Dan Diephouse discussed building services with the Atom Publishing Protocol. I enjoyed this: it was hands on, code-oriented, and wasn't just a love-in: we spoke equally of the benefits and current open challenges with this approach to publishing data on the web.


And, though I met him at lunch, I unfortunately missed Jim Webber's final talk of the track day, due to some work commitments! Hopefully I'll catch the video when it's posted on InfoQ.

Posted by stu at 01:28 PM

QCon San Francisco, Day 1, thoughts

Kent Beck gave the first keynote speech at QCon, which was a good talk on the trend towards honest relationships, transparency, and sustainable commitments in software development: the "agile way" is aligned with the broader business trends like Sarbanes-Oxley, greater transparency, board and management accountability, etc.. He claimed during the keynote (I'm paraphrasing):


"Agility is an attitude regarding one's response to change."

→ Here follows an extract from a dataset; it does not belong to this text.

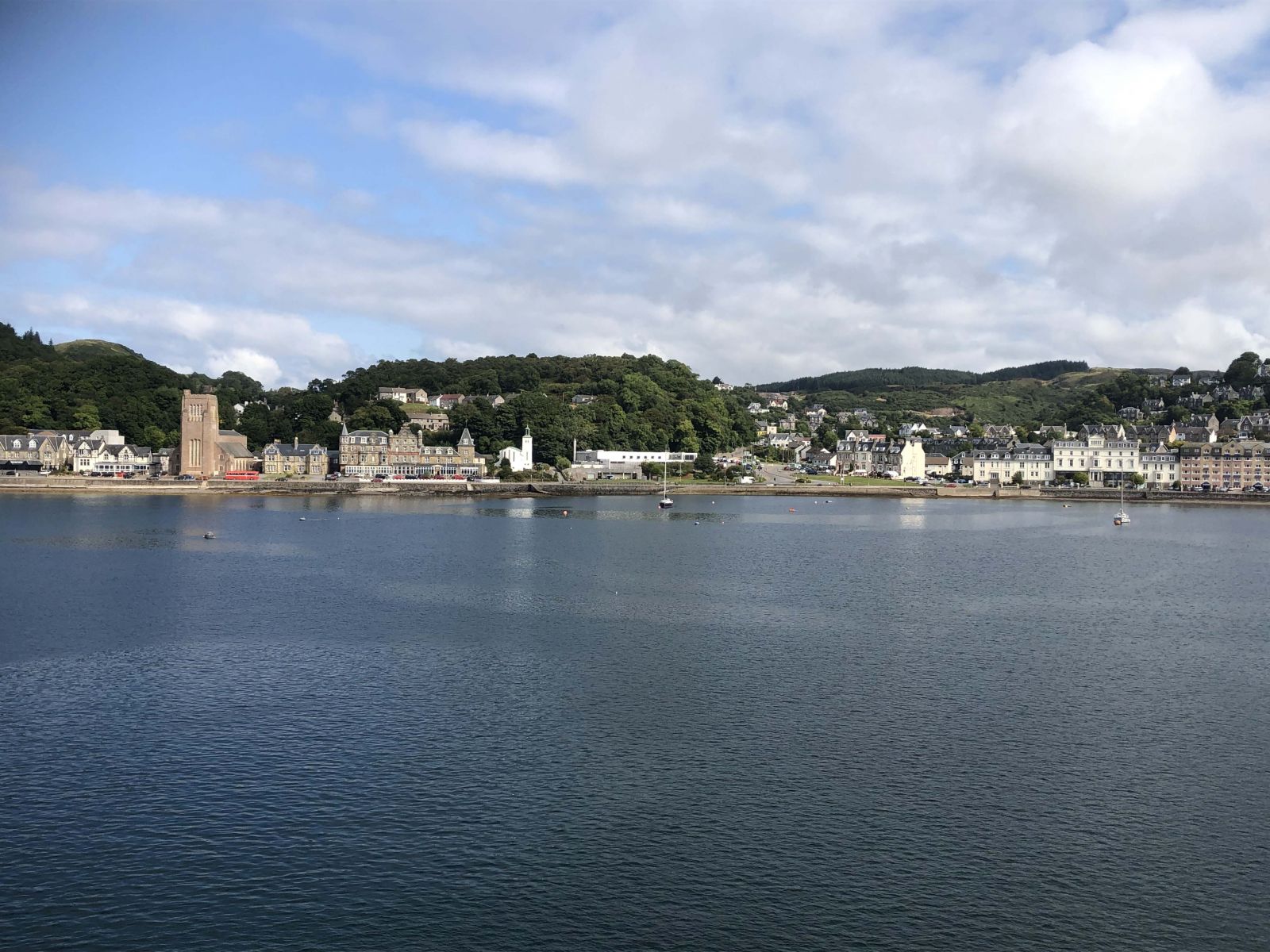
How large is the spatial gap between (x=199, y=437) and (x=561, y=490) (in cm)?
3150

I asked him the following two part question:


"There seem to be two trends in industry -- the Agile methods movement, which is about Agility as an attitude, and the Agile architectures movement, which is about introducing enterprise-level and "systems of systems" level architectures that help to enable greater agility. The questions are:


1. Do you believe architecture actually can enable greater agility? Regardless of what religious school you belong to, SOA, REST, Data Warehousing, etc.


2. How do Agile teams, with the attitude, build productive relationships with Enterprise Architecture teams, whose goals and attitudes often are at odds with the executing team?"


Kent's Answer for #1 (paraphrasing): "I've always believed that design matters, from the smallest implementation detail, to the largest architectural arrangement of software. Design can enhance communication."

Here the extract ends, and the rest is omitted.